Zabbix ist eine umfangreiche Monitoring-Lösung zur Überwachung von Netzwerken und Systemen, die sich sowohl für Einsteiger als auch für Profis eignet.(Bild:  Joos - Zabbix)
Zabbix ist eine umfangreiche Monitoring-Lösung zur Überwachung von Netzwerken und Systemen, die sich sowohl für Einsteiger als auch für Profis eignet.
(Bild: Joos - Zabbix)

Zabbix bietet eine umfangreiche Lösung zur Überwachung von Netzwerken und Systemen, die sich sowohl für Einsteiger als auch für Profis eignet. Mit Zabbix können verschiedenste Geräte und Anwendungen überwacht werden, von komplexen Serverlandschaften über Netzwerkspeicher bis hin zu einfachen IoT-Geräten wie smarten LED-Lampen oder Shellys. Auch Webseiten und Online-Dienste lassen sich durch eine Überwachung des HTTP-Status in das Monitoring einbinden. Die Flexibilität der Lösung erlaubt es, Netzwerke und Systeme jeder Größe und Komplexität zu überwachen.

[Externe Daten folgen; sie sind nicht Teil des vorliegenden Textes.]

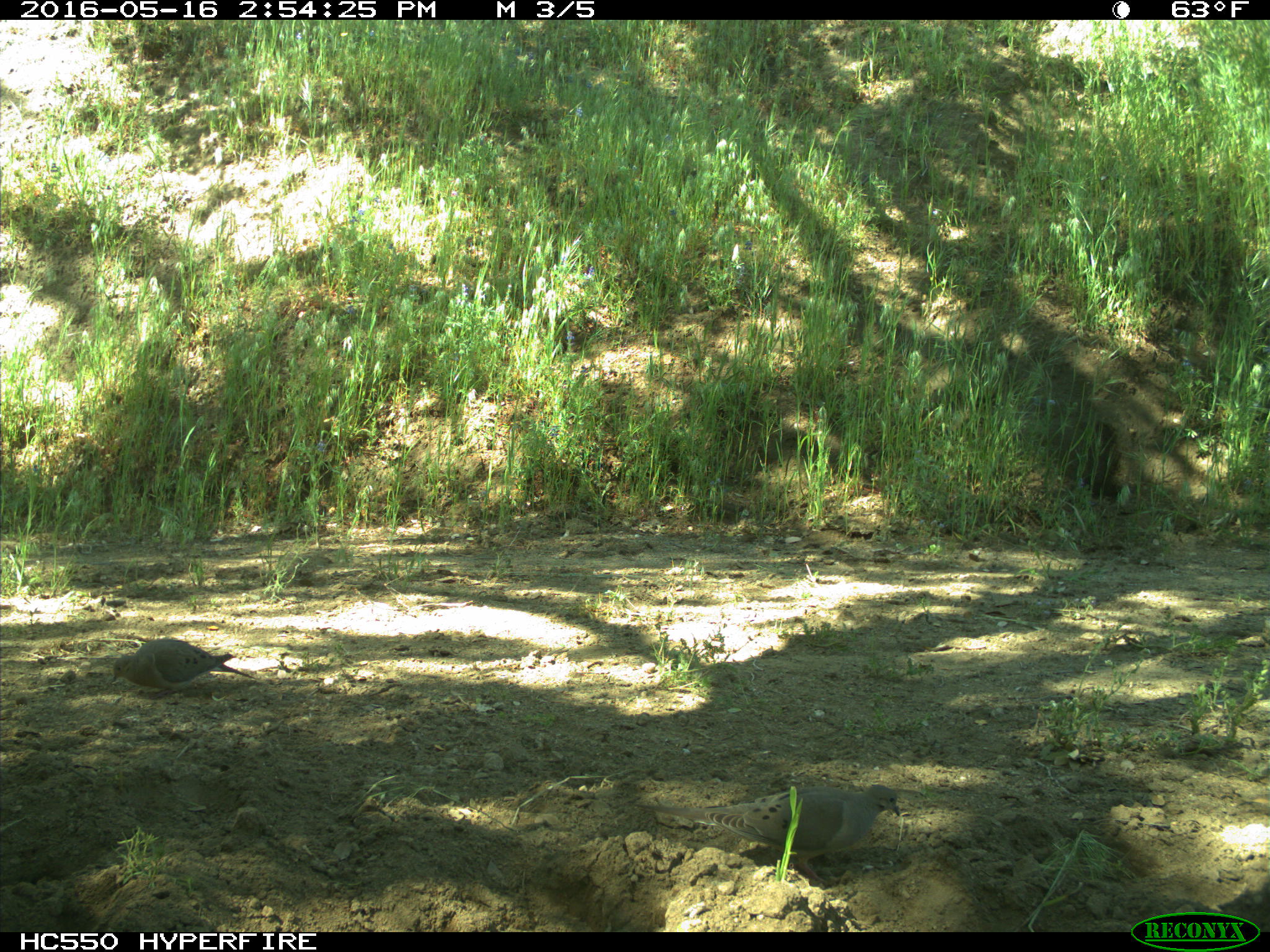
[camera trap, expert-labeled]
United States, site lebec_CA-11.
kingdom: Animalia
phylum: Chordata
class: Aves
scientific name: Aves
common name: birds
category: unidentified bird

Funktionsumfang und Möglichkeiten von Zabbix

Zabbix kann eine Vielzahl an Informationen aus den überwachten Geräten auslesen. Neben der allgemeinen Erreichbarkeit lassen sich CPU- und RAM-Nutzung, freier Speicherplatz, Netzwerkbelastung und viele weitere Parameter überwachen. Auch spezifische Informationen, wie der Füllstand von Druckerpatronen oder die Temperatur eines Sensors, können erfasst werden, sofern das jeweilige Gerät diese Informationen bereitstellt. Diese umfassende Funktionalität erlaubt es, eine Vielzahl an IT-Ressourcen aus einer zentralen Instanz heraus zu monitoren.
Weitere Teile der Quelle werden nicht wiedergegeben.